WHAT IS EXPECTED: Output the part of the lines that opens with the line containing "In the given" and runs through the end of the lines as a JSON list of strings, with one string per line and blank lines omitted.

>> begin ENTRIES SUPPLIED

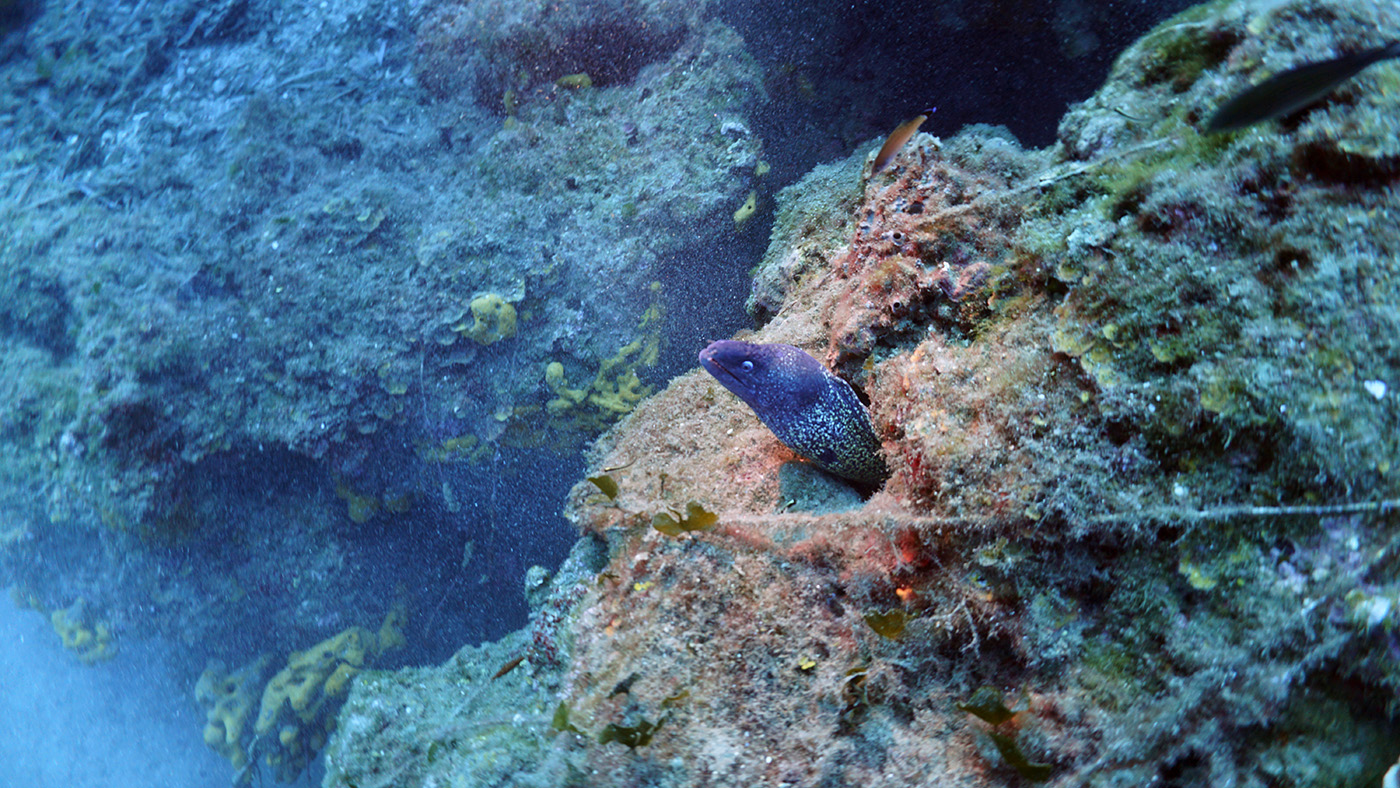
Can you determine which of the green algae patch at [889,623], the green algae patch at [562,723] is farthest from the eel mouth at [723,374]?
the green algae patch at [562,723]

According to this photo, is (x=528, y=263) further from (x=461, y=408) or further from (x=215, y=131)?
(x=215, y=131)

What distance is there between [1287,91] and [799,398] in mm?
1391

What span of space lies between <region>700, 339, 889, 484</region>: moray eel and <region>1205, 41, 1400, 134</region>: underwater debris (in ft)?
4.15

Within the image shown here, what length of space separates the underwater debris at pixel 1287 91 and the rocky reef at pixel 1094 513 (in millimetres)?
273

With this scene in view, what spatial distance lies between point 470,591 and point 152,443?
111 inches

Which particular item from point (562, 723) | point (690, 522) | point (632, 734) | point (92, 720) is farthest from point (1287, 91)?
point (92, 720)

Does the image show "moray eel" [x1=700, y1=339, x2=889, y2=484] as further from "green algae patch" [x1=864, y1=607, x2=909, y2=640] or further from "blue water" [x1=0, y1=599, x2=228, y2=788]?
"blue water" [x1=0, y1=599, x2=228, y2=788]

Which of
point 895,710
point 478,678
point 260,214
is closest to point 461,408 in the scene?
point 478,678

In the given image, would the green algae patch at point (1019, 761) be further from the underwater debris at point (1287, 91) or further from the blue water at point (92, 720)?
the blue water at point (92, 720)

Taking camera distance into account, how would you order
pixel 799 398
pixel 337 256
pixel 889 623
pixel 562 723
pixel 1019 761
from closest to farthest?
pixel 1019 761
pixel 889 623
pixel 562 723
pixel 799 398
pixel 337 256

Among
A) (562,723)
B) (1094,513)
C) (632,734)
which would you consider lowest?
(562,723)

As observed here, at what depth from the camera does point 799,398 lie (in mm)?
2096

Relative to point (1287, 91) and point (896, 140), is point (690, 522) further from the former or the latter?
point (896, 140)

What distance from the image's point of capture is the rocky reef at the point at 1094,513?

>> end ENTRIES SUPPLIED

ANSWER IN FULL:
[
  "In the given image, would the green algae patch at point (1019, 761) be further from the underwater debris at point (1287, 91) or further from the blue water at point (92, 720)?",
  "the blue water at point (92, 720)",
  "Taking camera distance into account, how would you order",
  "pixel 799 398",
  "pixel 337 256",
  "pixel 889 623",
  "pixel 562 723",
  "pixel 1019 761",
  "from closest to farthest?",
  "pixel 1019 761",
  "pixel 889 623",
  "pixel 562 723",
  "pixel 799 398",
  "pixel 337 256",
  "Among",
  "A) (562,723)",
  "B) (1094,513)",
  "C) (632,734)",
  "which would you consider lowest?",
  "(562,723)",
  "As observed here, at what depth from the camera does point 799,398 lie (in mm)?",
  "2096",
  "Relative to point (1287, 91) and point (896, 140), is point (690, 522) further from the former or the latter?",
  "point (896, 140)",
  "What distance from the image's point of capture is the rocky reef at the point at 1094,513?"
]